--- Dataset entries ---
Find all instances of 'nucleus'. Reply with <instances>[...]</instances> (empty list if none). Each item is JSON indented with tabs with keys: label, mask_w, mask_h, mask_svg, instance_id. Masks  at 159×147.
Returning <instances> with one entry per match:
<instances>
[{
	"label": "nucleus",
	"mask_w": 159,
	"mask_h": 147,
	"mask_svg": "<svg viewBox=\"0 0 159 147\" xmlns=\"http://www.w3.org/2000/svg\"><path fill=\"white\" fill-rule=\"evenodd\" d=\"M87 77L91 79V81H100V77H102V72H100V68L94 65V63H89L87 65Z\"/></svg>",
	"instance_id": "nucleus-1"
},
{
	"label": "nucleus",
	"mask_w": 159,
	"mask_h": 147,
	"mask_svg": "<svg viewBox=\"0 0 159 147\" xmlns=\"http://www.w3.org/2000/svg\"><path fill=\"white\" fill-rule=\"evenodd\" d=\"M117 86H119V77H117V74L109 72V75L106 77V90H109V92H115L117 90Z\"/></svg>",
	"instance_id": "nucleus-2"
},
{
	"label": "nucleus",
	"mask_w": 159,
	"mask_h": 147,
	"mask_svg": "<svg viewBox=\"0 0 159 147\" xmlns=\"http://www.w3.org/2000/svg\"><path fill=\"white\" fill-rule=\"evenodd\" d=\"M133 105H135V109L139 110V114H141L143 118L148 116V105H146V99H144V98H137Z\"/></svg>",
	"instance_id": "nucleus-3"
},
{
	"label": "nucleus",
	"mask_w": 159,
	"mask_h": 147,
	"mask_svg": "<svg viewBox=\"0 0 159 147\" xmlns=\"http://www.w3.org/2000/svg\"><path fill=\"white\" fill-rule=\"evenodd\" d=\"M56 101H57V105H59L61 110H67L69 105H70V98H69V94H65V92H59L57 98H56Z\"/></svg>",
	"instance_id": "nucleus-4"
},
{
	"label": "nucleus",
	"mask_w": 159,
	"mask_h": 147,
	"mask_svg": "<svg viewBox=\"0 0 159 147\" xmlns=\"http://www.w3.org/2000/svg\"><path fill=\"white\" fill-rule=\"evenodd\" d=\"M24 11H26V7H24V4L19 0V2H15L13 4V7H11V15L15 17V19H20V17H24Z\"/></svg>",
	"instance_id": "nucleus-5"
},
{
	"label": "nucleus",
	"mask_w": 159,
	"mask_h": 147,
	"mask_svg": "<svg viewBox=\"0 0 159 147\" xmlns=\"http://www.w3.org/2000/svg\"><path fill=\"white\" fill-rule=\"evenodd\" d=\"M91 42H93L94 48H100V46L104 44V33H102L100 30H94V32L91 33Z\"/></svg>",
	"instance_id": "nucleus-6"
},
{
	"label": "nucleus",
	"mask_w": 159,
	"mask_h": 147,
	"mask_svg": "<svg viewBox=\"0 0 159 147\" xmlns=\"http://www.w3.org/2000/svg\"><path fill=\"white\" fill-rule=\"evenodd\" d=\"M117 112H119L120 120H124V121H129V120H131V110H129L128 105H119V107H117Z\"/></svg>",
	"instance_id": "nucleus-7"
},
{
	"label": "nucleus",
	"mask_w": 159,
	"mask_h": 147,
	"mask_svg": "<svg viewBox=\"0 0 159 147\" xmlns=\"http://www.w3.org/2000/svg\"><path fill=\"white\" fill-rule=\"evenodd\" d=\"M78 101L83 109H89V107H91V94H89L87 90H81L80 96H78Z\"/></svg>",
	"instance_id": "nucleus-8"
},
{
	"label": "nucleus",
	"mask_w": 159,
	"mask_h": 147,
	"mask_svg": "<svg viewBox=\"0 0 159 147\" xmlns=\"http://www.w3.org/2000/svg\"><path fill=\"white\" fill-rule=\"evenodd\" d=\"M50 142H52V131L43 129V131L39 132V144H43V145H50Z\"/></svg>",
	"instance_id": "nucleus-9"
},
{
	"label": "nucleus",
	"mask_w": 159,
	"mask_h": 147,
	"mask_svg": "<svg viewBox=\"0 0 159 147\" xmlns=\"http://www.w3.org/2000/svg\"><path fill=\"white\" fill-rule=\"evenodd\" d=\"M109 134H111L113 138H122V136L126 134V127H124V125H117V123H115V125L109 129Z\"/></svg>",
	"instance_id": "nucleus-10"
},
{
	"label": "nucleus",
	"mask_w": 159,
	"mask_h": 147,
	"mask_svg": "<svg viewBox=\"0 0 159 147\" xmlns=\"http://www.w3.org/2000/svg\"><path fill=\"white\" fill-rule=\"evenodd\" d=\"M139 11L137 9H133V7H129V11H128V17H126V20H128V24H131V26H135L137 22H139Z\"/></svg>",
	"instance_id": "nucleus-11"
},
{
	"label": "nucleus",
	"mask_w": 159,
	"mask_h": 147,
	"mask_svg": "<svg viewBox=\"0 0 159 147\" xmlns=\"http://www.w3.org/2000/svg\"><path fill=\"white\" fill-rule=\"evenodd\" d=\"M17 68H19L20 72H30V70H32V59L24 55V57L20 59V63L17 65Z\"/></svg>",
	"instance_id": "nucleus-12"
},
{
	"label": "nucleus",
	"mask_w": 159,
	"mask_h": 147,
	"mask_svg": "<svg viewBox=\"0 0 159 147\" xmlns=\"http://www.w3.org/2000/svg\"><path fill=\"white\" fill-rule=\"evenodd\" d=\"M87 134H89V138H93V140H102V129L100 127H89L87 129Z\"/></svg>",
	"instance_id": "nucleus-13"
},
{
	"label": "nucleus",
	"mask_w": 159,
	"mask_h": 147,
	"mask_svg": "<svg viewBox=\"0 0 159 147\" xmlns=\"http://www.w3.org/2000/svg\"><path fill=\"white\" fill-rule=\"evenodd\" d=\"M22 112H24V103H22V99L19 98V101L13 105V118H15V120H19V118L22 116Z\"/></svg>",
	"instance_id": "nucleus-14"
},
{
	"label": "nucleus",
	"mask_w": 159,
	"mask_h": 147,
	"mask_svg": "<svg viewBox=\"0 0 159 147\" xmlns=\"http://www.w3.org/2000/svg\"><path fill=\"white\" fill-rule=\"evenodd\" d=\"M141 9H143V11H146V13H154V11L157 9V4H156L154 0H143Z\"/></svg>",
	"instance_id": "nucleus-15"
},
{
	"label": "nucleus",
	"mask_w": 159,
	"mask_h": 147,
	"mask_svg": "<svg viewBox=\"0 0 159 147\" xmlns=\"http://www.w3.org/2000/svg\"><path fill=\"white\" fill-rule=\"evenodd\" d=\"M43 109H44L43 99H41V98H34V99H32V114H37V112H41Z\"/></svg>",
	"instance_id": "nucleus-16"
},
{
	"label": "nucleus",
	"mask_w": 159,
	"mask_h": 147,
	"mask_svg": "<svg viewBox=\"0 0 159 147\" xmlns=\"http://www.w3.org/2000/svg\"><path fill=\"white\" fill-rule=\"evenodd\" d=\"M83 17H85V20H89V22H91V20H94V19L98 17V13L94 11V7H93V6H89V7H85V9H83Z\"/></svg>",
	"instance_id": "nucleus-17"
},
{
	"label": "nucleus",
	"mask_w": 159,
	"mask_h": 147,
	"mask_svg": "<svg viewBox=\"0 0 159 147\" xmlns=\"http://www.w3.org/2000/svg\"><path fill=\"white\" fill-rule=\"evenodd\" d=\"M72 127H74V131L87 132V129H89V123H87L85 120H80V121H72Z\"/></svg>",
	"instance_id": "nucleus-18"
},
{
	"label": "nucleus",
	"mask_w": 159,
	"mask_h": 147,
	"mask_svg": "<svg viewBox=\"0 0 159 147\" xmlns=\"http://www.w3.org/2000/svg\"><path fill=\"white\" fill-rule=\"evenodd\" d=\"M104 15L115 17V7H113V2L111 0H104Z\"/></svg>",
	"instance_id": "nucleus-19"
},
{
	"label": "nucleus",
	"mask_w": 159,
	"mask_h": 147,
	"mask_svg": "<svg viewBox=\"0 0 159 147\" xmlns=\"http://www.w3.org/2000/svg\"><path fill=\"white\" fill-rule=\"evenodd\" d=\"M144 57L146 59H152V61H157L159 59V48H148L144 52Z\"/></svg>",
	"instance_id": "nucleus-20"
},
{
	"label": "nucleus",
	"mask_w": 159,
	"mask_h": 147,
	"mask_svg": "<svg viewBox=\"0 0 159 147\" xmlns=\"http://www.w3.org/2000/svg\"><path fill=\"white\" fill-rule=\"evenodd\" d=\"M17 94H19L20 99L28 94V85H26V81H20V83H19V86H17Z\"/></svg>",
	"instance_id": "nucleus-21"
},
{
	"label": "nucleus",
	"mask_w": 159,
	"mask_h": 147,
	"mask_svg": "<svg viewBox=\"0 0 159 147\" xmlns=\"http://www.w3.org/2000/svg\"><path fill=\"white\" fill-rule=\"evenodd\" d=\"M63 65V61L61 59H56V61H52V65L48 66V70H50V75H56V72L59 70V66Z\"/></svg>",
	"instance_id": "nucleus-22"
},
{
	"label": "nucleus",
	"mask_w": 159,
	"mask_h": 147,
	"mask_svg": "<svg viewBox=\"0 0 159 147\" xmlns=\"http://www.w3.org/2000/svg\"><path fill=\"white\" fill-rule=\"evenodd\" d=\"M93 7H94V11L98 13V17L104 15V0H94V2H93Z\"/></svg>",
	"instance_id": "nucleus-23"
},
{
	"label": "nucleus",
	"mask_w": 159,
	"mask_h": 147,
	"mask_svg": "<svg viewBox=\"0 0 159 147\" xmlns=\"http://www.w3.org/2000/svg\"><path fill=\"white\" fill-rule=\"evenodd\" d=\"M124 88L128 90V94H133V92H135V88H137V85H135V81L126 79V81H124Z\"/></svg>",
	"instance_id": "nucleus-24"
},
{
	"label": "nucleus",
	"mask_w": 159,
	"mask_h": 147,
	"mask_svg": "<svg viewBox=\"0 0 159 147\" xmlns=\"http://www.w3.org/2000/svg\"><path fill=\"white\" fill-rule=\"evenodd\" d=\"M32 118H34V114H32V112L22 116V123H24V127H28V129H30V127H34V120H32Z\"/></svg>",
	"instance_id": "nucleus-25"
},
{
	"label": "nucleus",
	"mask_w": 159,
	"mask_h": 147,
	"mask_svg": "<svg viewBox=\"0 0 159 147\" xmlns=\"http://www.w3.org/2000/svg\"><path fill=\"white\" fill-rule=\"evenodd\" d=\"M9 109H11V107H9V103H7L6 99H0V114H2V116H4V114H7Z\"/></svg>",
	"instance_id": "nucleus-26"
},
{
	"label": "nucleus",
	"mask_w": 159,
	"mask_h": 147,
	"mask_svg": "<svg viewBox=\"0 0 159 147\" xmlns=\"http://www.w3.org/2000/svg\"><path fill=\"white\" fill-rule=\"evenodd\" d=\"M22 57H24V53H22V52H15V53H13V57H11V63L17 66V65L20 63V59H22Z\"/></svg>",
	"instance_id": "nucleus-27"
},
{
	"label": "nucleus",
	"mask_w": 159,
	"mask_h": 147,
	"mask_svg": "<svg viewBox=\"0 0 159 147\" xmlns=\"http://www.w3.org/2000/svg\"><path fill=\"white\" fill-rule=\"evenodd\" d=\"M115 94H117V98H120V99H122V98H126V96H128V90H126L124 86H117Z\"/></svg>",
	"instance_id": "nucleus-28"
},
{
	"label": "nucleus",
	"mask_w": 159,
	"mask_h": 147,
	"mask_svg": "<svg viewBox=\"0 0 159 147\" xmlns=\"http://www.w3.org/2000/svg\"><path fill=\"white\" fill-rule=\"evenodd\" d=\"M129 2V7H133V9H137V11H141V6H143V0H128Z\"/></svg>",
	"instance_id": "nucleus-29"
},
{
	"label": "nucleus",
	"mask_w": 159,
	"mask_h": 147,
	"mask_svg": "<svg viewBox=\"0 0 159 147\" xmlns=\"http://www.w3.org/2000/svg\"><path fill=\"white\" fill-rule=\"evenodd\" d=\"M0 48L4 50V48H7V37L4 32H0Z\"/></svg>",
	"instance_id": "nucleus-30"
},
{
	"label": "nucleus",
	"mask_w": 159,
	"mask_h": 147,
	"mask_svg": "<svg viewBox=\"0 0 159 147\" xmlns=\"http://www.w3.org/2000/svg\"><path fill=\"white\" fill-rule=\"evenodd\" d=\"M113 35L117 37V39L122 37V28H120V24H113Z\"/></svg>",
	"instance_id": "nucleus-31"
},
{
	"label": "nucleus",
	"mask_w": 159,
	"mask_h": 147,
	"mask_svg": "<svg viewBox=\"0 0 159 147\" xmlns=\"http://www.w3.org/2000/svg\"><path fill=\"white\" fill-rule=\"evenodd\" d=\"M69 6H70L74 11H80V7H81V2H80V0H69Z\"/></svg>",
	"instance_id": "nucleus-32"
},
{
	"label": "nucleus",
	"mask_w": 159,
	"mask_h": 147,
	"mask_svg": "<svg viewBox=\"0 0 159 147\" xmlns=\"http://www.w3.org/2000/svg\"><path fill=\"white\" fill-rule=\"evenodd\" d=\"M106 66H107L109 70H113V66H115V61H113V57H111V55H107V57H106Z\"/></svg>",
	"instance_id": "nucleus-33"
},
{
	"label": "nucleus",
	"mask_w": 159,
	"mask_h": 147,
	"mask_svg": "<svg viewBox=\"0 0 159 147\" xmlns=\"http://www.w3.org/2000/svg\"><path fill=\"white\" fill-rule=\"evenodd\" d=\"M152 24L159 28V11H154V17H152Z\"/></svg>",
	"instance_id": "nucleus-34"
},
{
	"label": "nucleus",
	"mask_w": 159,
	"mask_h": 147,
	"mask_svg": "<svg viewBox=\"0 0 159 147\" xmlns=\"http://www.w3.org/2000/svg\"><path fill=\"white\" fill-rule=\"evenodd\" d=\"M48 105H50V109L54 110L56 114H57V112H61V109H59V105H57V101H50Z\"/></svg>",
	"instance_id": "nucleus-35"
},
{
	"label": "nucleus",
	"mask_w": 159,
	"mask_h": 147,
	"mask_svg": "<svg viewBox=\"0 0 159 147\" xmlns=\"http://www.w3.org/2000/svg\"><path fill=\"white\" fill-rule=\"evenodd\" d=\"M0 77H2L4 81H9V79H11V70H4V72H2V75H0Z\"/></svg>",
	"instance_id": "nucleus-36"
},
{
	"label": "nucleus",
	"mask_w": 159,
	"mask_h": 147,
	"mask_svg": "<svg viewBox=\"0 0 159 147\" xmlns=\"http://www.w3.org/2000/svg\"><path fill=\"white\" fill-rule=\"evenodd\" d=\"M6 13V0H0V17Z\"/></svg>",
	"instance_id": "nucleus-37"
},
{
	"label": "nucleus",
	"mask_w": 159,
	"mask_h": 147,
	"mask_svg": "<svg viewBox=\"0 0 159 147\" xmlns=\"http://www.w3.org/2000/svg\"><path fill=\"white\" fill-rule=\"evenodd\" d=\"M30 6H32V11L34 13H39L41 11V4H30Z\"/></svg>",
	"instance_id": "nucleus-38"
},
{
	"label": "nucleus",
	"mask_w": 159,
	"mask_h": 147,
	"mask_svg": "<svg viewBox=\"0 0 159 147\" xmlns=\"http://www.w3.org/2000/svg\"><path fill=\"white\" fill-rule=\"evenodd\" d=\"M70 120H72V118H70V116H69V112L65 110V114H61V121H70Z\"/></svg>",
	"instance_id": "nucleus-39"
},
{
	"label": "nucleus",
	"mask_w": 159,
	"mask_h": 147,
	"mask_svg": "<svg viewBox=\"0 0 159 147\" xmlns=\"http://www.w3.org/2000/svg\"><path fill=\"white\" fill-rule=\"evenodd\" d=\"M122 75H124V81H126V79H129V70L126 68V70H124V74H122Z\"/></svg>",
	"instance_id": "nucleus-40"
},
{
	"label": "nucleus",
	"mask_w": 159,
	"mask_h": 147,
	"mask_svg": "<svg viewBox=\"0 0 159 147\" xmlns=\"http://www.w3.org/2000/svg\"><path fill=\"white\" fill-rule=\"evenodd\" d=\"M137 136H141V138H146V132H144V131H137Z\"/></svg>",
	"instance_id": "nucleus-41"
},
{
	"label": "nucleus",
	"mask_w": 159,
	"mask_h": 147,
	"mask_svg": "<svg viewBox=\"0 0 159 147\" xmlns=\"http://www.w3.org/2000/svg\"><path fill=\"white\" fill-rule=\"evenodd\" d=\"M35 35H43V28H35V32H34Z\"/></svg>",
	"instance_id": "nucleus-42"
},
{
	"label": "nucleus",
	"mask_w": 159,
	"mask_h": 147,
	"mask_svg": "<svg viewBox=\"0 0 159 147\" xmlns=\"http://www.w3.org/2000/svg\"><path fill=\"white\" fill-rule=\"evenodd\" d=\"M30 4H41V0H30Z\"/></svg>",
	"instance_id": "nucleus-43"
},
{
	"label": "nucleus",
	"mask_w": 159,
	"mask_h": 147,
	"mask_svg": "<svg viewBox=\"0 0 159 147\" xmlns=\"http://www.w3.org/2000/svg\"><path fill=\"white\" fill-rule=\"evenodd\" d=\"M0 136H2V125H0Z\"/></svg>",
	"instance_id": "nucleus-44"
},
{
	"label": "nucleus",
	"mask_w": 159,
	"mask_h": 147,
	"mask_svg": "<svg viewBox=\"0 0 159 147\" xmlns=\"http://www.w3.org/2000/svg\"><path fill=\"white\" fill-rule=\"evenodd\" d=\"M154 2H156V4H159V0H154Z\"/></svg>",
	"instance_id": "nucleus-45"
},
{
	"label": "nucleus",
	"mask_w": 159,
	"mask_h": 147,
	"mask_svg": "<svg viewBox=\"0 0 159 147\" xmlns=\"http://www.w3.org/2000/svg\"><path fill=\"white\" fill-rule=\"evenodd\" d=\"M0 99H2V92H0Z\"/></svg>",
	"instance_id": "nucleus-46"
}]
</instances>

--- SHORT TASK ---
Please rewrite the part of the records that opens at their start and closes with the line containing "101H57V105H59L61 110H67L69 105H70V98H69V94H65V92H59L57", replacing "instance_id" with "entry_id" and leaving everything else unchanged.

--- ANSWER ---
Find all instances of 'nucleus'. Reply with <instances>[...]</instances> (empty list if none). Each item is JSON indented with tabs with keys: label, mask_w, mask_h, mask_svg, entry_id. Masks  at 159×147.
Returning <instances> with one entry per match:
<instances>
[{
	"label": "nucleus",
	"mask_w": 159,
	"mask_h": 147,
	"mask_svg": "<svg viewBox=\"0 0 159 147\" xmlns=\"http://www.w3.org/2000/svg\"><path fill=\"white\" fill-rule=\"evenodd\" d=\"M87 77L91 79V81H100V77H102V72H100V68L94 65V63H89L87 65Z\"/></svg>",
	"entry_id": "nucleus-1"
},
{
	"label": "nucleus",
	"mask_w": 159,
	"mask_h": 147,
	"mask_svg": "<svg viewBox=\"0 0 159 147\" xmlns=\"http://www.w3.org/2000/svg\"><path fill=\"white\" fill-rule=\"evenodd\" d=\"M117 86H119V77H117V74L109 72V75L106 77V90H109V92H115L117 90Z\"/></svg>",
	"entry_id": "nucleus-2"
},
{
	"label": "nucleus",
	"mask_w": 159,
	"mask_h": 147,
	"mask_svg": "<svg viewBox=\"0 0 159 147\" xmlns=\"http://www.w3.org/2000/svg\"><path fill=\"white\" fill-rule=\"evenodd\" d=\"M133 105H135V109L139 110V114H141L143 118L148 116V105H146V99H144V98H137Z\"/></svg>",
	"entry_id": "nucleus-3"
},
{
	"label": "nucleus",
	"mask_w": 159,
	"mask_h": 147,
	"mask_svg": "<svg viewBox=\"0 0 159 147\" xmlns=\"http://www.w3.org/2000/svg\"><path fill=\"white\" fill-rule=\"evenodd\" d=\"M56 101H57V105H59L61 110H67L69 105H70V98H69V94H65V92H59L57 98H56Z\"/></svg>",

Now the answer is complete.